A mi hermano
Miguel Ángel
Jesús Rito García
Resulta difícil olvidar los buenos momentos de nuestras vidas. Pero cuando ves los restos de la cena de Nochebuena, de cualquier nochebuena; te das cuenta que así termina todo.
Podemos preparar los grandes platillos, las tías y las abuelas se pueden explayar haciendo maravillas en la cocina, pero al final, sólo quedan migajas, comida recalentada que tiene el mejor sabor del mundo. Así termina esta gran noche. Al otro día, sales a pasear y el mundo está descansando de tanta algarabía, de tanta sublimación. O puedes quedarte en casa a perder el tiempo, pensar en nada.

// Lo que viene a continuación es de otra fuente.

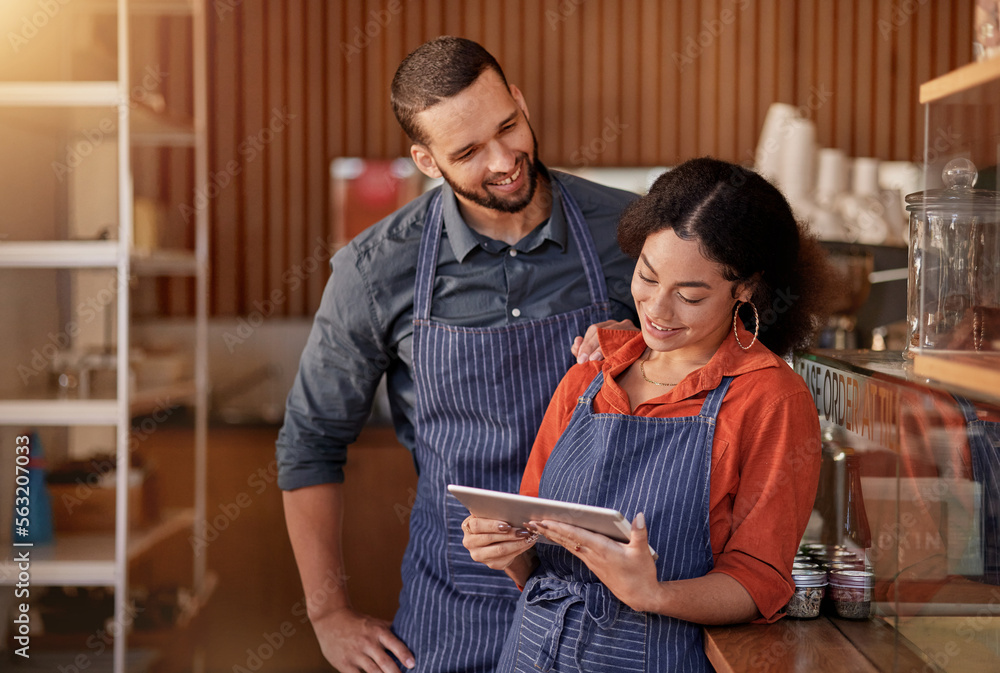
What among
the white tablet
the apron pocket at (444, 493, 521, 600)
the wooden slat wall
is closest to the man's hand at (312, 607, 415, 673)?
the apron pocket at (444, 493, 521, 600)

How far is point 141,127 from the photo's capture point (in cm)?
305

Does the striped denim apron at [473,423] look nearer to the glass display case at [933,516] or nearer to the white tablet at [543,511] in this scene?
the white tablet at [543,511]

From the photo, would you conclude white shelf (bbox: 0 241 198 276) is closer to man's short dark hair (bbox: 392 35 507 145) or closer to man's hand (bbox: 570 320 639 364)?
man's short dark hair (bbox: 392 35 507 145)

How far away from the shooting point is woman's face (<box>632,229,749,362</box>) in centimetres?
125

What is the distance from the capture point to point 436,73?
62.9 inches

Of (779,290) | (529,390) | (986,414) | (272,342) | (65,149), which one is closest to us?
(986,414)

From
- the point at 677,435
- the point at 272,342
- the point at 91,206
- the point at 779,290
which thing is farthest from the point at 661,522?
the point at 272,342

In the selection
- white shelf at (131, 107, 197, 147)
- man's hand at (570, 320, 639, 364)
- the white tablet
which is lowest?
the white tablet

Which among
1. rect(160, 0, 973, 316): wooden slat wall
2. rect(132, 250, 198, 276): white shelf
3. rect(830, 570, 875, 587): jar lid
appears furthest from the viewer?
rect(160, 0, 973, 316): wooden slat wall

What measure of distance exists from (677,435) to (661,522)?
12 cm

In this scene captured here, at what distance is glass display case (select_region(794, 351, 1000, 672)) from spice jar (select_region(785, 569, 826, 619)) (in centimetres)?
5

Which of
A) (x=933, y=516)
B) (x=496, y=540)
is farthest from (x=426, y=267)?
(x=933, y=516)

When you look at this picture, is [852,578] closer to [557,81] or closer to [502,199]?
[502,199]

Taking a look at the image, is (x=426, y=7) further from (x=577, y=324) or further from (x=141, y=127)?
(x=577, y=324)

Durante la nochebuena hay una parte de todo, de alegría, algarabía, nostalgia, tristeza, tensión, embriaguez, paz y descanso. Y así han sido todas las nochebuenas de nuestras vidas. De los que festejamos esta tradición, porque para las culturas que no festejan estas fechas, el día transcurre como cualquier otro. Duermen a la hora que lo hacen comúnmente y despiertan como siempre, se preparan su cotidiana taza de café y salen al mundo.
Recordar las fiestas, con los que seguimos aquí y los que se fueron, es algo maravilloso. Como en los poemas de la antología de Spoon River de Edgar Lee Masters, donde cada personaje es parte de la historia del pueblo, pero la historia de este pueblo se muestra en poemas-epitafios: el borracho, el banquero, el artista, los campesinos, los obreros, el jefe de policía… cada uno de ellos aparece en la historia de Spoon River y se entrelazan, como se entrelazan nuestras vidas a cada momento. Y recordamos todo, como en el poema Dippold, el oculista: “¿Qué ve ahora? / Esferas rojas, amarillas, púrpuras. / ¡Un momento! ¿Y ahora? / Mi padre, mi madre y mis hermanas. // […] ¡Excelente¡ ¿Y ahora? / Luz, sólo luz que transforma / el mundo todo en juguete. / Muy bien, haremos unos anteojos para el caso”.
Así recordamos todo, como un oculista que va mostrándonos el mundo a través de la lente que tendrá la graduación exacta para nuestros ojos.
Es difícil no soltar alguna lágrima en esta noche, ya que quisiéramos que todos estuvieran a nuestro lado, que se quedara el mundo como cuando éramos niños y que las risas fueran las mismas, las eternas risas que corrían en los callejones y las calles de nuestro pueblo. Pero crecemos y vemos un mundo diferente, un mundo que se tiene que ir adecuando a lo que uno mismo quiere, a lo que disponga nuestro libre albedrío.
A veces llegas a casa y hay un silencio tan divertido, un bailecito suave de los que viven en su eterna alegría individual… y eso es lo que debemos buscar en todo momento, “la alegría individual” no ser el absurdo antipático que desea participar en la fiesta, pero quiere que todos lo vean estar molesto, que mientras los demás ríen, beben, bailan, se divierten; él toma un periódico para mostrar su indiferencia. Aunque ese periódico no contenga más que noticias absurdas.
Debemos vivir con una alegría individual que nos haga escuchar la eterna música del alma, disfrutar esa nostalgia verdadera, rica, que al final de la congoja nos deja un buen sabor de boca.
Puedo decir que nunca olvido el regalo que me hizo mi padre en el último cumpleaños. Era un reloj de bolsillo. Uno que yo siempre había querido. Ahora el reloj se encuentra entre mis objetos más preciados, ahí está marcando el paso del tiempo, y cuando quiero, lo atraso muchas horas y cierro los ojos y parece que nuevamente salgo al portón de casa y viene mi padre y me abraza y me muestra el regalo. Y nuevamente soy feliz. Es algo complicado, pero la capacidad de la memoria es fascinante, y no dudaría que estoy viendo nuevamente mi vida, que en vez de sentir una tristeza infinita, pienso que es la máquina del tiempo que siempre quise. Aquella que soñaba construir algún día.
Sé muy bien que gracias al poder de la memoria nunca estaré solo, siempre estarán a mi lado todos aquellos que quise y querré en cada momento de mi vida.